*Passage:*
At this point, the Solicitor moved to withdraw a juror and for a mistrial and the continuance of the case pending final judgment against Cook and Matthews. His motion was granted, and a mistrial and continuance of the case ordered.
Thereafter, a judgment of two years' imprisonment was entered on the verdict against Cook and Matthews. Their appeal to the Supreme Court of North Carolina was affirmed. 231 N.C. 617, 58 S.E.2d 625 (1950).
Subsequently, Brock was brought to trial again. He interposed a plea of former jeopardy which the court denied. Proper exceptions were taken and the federal question herein presented and preserved. Then he pleaded not guilty to the indictment. The same three witnesses, Wyatt, Hathaway and Bardin, the sheriff, testified in Brock's second trial to facts substantially similar to their evidence in the first trial. The sheriff reiterated his testimony that Cook and Matthews had stated that Brock fired the rifle into the house. Thereupon, the Solicitor called Cook and Matthews to the stand, and this time they testified to the part that they took in the shooting and that Brock had fired into the Wyatt home. The jury convicted, and Brock was sentenced for a two-year imprisonment.
The petitioner is here urging that he was placed in jeopardy a second time, and thereby was denied due process of law guaranteed to him by the Fourteenth Amendment to the Constitution of the United States. We granted certiorari. 343 U.S. 914 (1952).
For the first time in the history of this Court, it is urged that a state could grant a mistrial in order that it might present a stronger case at some later trial and, in so doing, avoid a plea of former jeopardy in the second trial.
The Solicitor had convicted two defendants engaged in the same crime, by the testimony of Wyatt, Hathaway and Bardin, the sheriff. Cook and Matthews had refused to testify in their own behalf in that trial. Immediately the first Brock trial followed. The judgment of conviction against Cook and Matthews had not been entered. No motion for a continuance appears in the record. The State willingly entered upon the trial. It had all the witnesses and the evidence which had convicted Cook and Matthews of the same crime. It presented that evidence. Cook and Matthews refused to testify on the ground of self-incrimination, and the court sustained their position. Under the circumstances, the Solicitor either knew or should have known that Cook and Matthews would not testify. After all the State's evidence was in, and after Cook and Matthews refused to testify, the Solicitor moved for a mistrial. The basis for his motion was that the State would, at a later date, be able to present a stronger case against Brock since Cook and Matthews might, at a later date, testify differently or to additional facts than at the first trial. It must be remembered that they had not testified at any trial. The court sustained the motion that a juror be withdrawn and a mistrial ordered and the case continued pending the final judgment in the case against Matthews and Cook. The court stated it was of the opinion that "the ends of justice require that the State have available for its testimony of the witnesses Jim Cook and Elmer Matthews when the case is tried and that the State is entitled to have those witnesses to testify after their cases have been disposed of in the Supreme Court."

*Prompt 1:* Summarize the passage in two sentences.
*Prompt 2:* Print everything in the passage from "Subsequently, Brock was" down to "a two-year imprisonment.".

*Information supplied:*
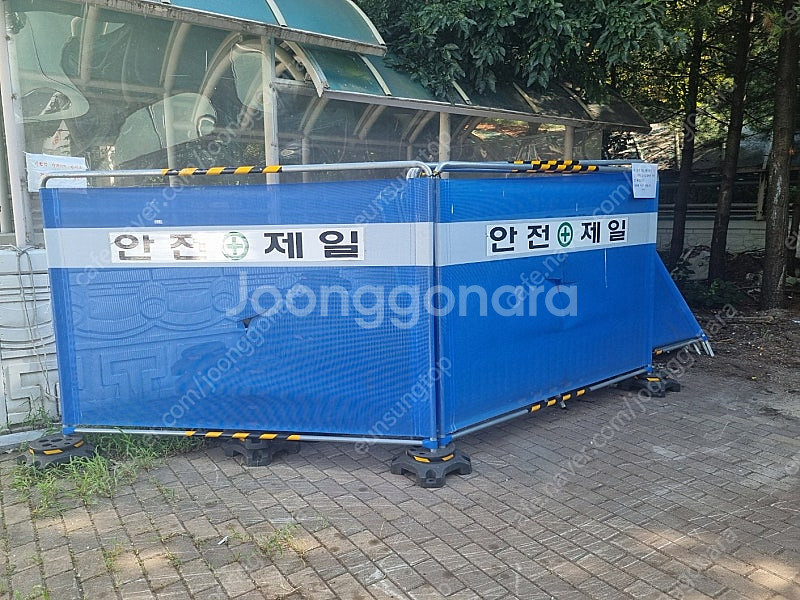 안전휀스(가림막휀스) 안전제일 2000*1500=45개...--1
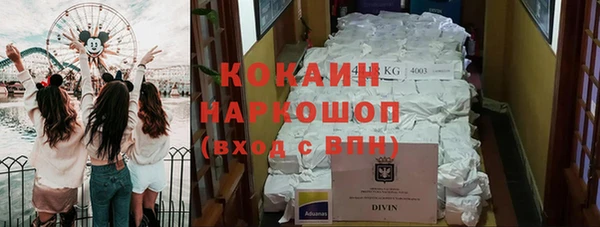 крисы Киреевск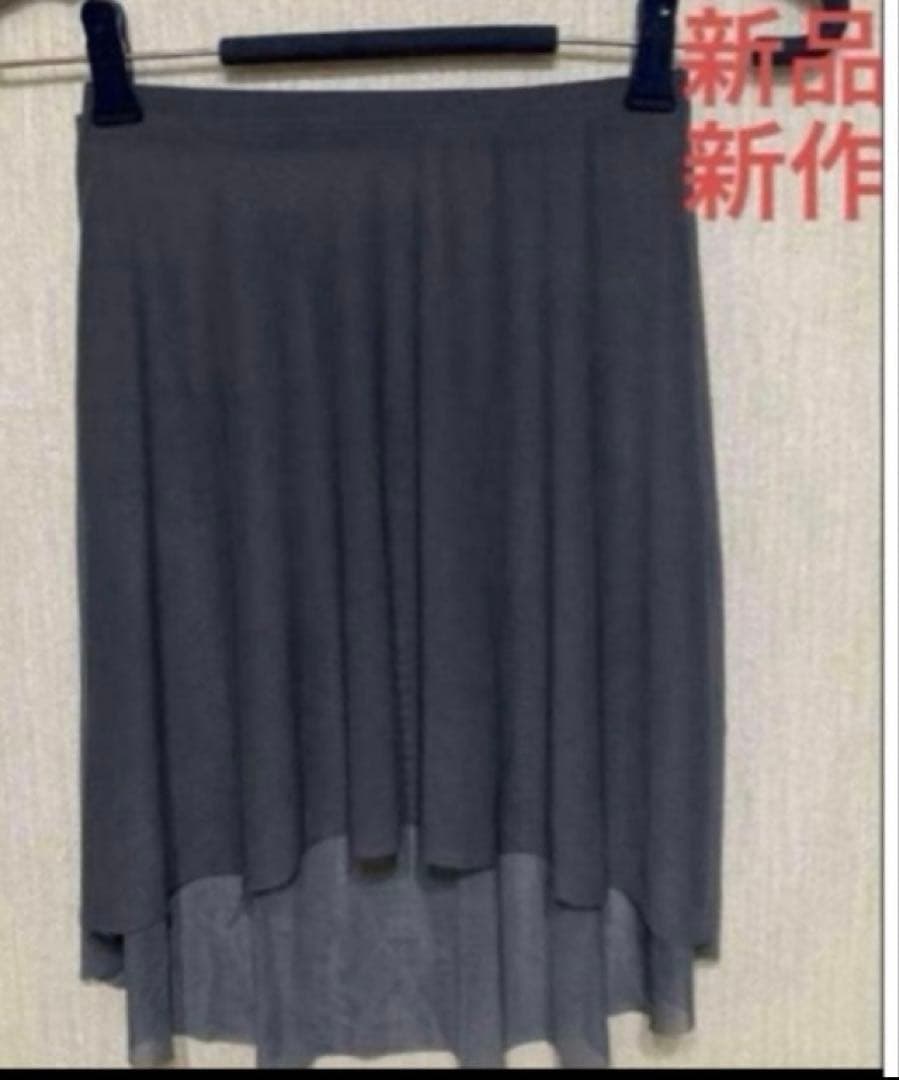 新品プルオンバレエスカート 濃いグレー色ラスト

*Exercise result 1:* After all the State's evidence was in and Cook and Matthews refused to testify, the Solicitor won a mistrial and continuance in Brock's first trial, and at a second trial, where his plea of former jeopardy was denied, Brock was convicted and sentenced to two years after Cook and Matthews testified that he had fired into the Wyatt home. Brock argues that he was placed in jeopardy a second time and denied due process under the Fourteenth Amendment, and the passage notes that the mistrial was sought so the State could present a stronger case at a later trial.

*Exercise result 2:*
Subsequently, Brock was brought to trial again. He interposed a plea of former jeopardy which the court denied. Proper exceptions were taken and the federal question herein presented and preserved. Then he pleaded not guilty to the indictment. The same three witnesses, Wyatt, Hathaway and Bardin, the sheriff, testified in Brock's second trial to facts substantially similar to their evidence in the first trial. The sheriff reiterated his testimony that Cook and Matthews had stated that Brock fired the rifle into the house. Thereupon, the Solicitor called Cook and Matthews to the stand, and this time they testified to the part that they took in the shooting and that Brock had fired into the Wyatt home. The jury convicted, and Brock was sentenced for a two-year imprisonment.